I have always been a moving forward type of person. Occasionally I do get stuck looking back or holding on to something I shouldn’t, however for the most part I like moving forward. Though at times I live in a fantasy world of my own making possibly wishing a little too hard for an easy way out or simpler road. Looking back through the years of my life I have strong memories of the most tragic aspects of my life and fewer of the warm glow feelings that instantly come to mind. The good feelings I have to fight for in the depths of my memory. Perhaps they just didn’t make that big of an impact or I am keeping them safe in the depths of my mind so they do not get lost.
When I was a teen I was sent to numerous counselors to determine what was wrong with me. I remember two of these sessions well, the first was with a counselor my father picked out for me to visit on one of my FEW visits with him. The question he asked has stayed with me since, If you could change one thing about your life what would it be? I have no idea what I responded but I remember his reaction. He asked me if I was sure I wouldn’t change the death of my younger brother, so he could have lived. Or maybe I would have changed the death of my younger brother’s father. I laughed and said no, why would I change those events? There is no telling what or where my life would be now. The second counseling session that I remember well was with my mom’s choice. I was asked what I felt the issue was and I said my mom and our lack of communicating and that she always tells me how I feel and why I do what I do. We stopped going after that. Apparently there was NOTHING wrong with me. Well other than I was a teenager who liked to be alone or with a select few people whom mostly did not include my much younger siblings.

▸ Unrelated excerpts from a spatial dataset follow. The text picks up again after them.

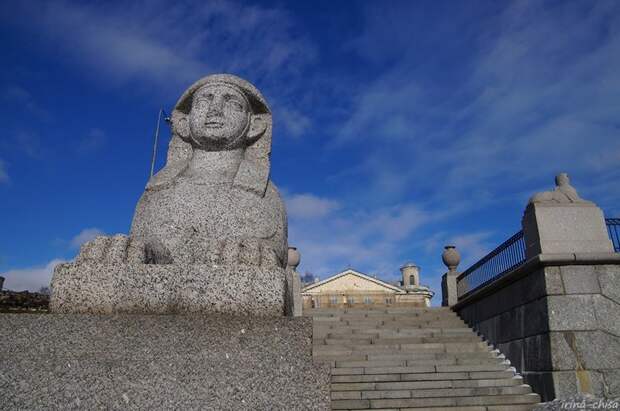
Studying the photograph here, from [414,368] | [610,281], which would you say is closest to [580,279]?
[610,281]

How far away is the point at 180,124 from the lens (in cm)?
412

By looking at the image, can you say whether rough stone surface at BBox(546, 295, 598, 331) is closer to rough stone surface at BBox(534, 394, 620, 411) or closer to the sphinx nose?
rough stone surface at BBox(534, 394, 620, 411)

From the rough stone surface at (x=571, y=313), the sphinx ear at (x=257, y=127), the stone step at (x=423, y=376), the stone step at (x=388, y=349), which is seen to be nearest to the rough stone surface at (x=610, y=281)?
the rough stone surface at (x=571, y=313)

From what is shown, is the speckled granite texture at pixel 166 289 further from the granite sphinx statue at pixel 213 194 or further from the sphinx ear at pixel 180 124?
the sphinx ear at pixel 180 124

Growing past my teenage years was a blessing. Being a young mother was not. I married young, mostly because my mom told me not to marry my boyfriend. Yep totally because she told me not to. What a perfect way to escape my teenage years get married and start my own happy little family. Looking back I know this was a mistake. I should have listened to my mom and perhaps I would have had she came at me with a different approach. I married young, had children young, got divorced young and have struggled every since. I feel like I was a horrible mother when my children where smaller. Little patience, too tired, overwhelmed, not enough money, no higher education, so no degree and no high paying job. My young adulthood years were not much better than my teen years. The fact that I felt like a failure most of my life did not help either.

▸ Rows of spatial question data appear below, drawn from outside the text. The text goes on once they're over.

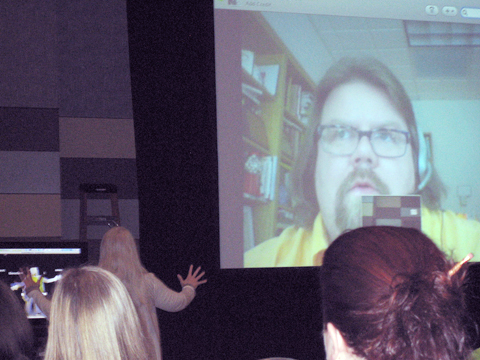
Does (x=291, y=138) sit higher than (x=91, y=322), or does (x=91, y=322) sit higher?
(x=291, y=138)

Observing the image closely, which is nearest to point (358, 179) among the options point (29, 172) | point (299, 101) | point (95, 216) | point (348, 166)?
point (348, 166)

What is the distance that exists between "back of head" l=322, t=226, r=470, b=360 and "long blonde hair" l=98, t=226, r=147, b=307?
5.01 feet

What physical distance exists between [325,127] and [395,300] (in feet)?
8.39

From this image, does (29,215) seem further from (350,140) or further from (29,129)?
(350,140)

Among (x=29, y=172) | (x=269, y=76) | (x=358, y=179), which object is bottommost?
(x=358, y=179)

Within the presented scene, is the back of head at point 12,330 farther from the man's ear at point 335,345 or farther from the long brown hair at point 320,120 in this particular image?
the long brown hair at point 320,120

Moving forward I didn’t forget the awfulness of what I had come through to get where I was. I lost my brother to a car accident at 3, his daddy was killed in a car accident while my mom was still pregnant with my little brother. Next life threw my second little brother’s dad into our lives. He was a mean, controlling and awful person. He was abusive and tried on more than one occasion to kill my mom. Thankfully he did not succeed and thankfully with time and space he was able to have a productive relationship with his son. My little brother got to know his dad differently than I remembered him. I am thankful for that because they did not have much time together before his dad become ill and passed away. I made many problems for myself staying in my own bad relationship with the father of my children. We could never make it work and yet I still kept trying and lost more each time I tried.
My children are older now with my youngest being 17 and making plans for her future just as her older brother and sister have begun their own lives as well. Their teenage years where so much easier for all of us. I was becoming a better mother and learning to navigate life better for myself. Not that life is always in balance or that we don’t have our moments that we hurt the others just to hurt them because we can. I still have my days where I lash out for seemingly no reason and yet the reasons are there just under the surface. Perhaps I am tired, hungry or just not getting enough time to clear my own head because everyone NEEDS me.

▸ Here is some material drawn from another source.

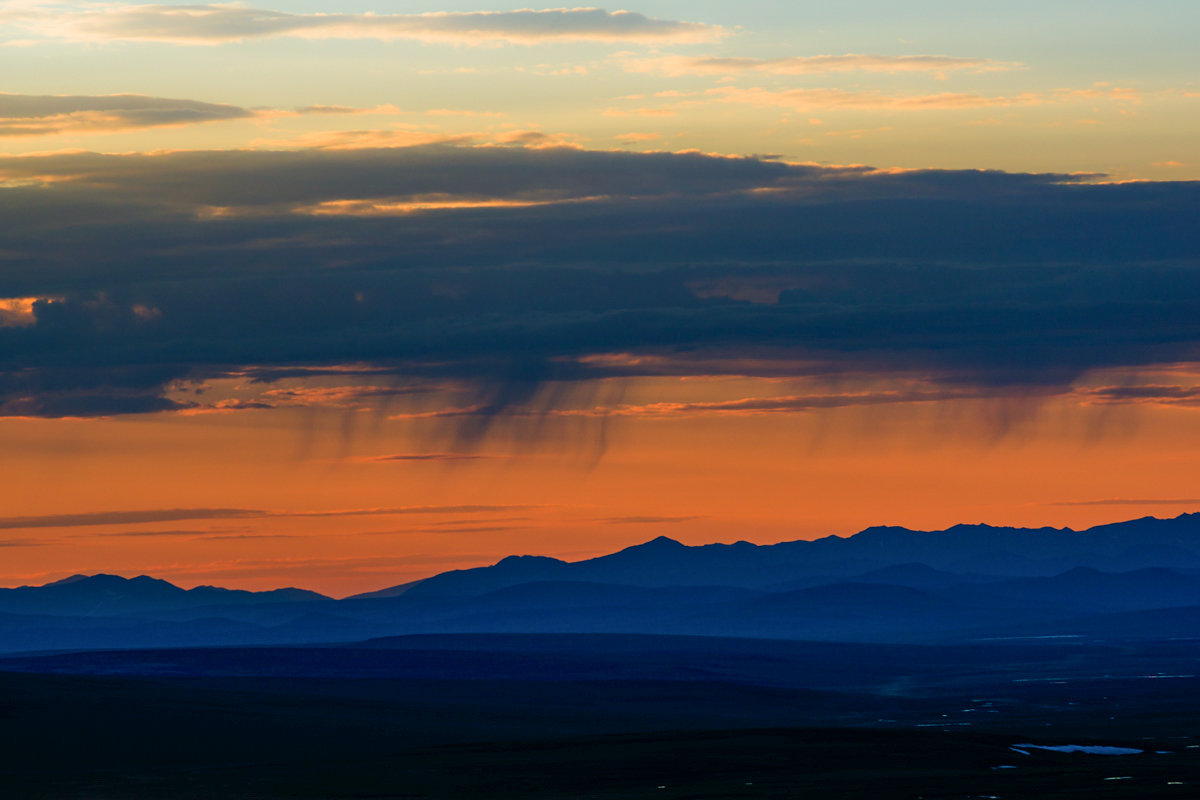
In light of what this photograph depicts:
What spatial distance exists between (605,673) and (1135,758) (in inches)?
4169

Some days I still wish I had not wasted so much time. Had I found a better way perhaps I would have had a better relationship with my mom. The last few years we had were the best we had ever had. I miss her daily now and am so saddened by the fact she has missed the last three years. I know she is no longer hurting but there are so many days I just want my mommy. I look forward to all that is to come for my children and their lives. The opportunities that lay before them, their hopes and dreams and all the adventures they get to have. I don’t plan to stay stuck in the past and I don’t plan to forget the lessons I have learned from the past either. I still have a lot of living to do, a lot of things I have not tried and a lot of things I will continue to say no thanks to as well. Each year that comes my way becomes my new favorite time. Another opportunity to live and make memories with my children and the people who come into my life.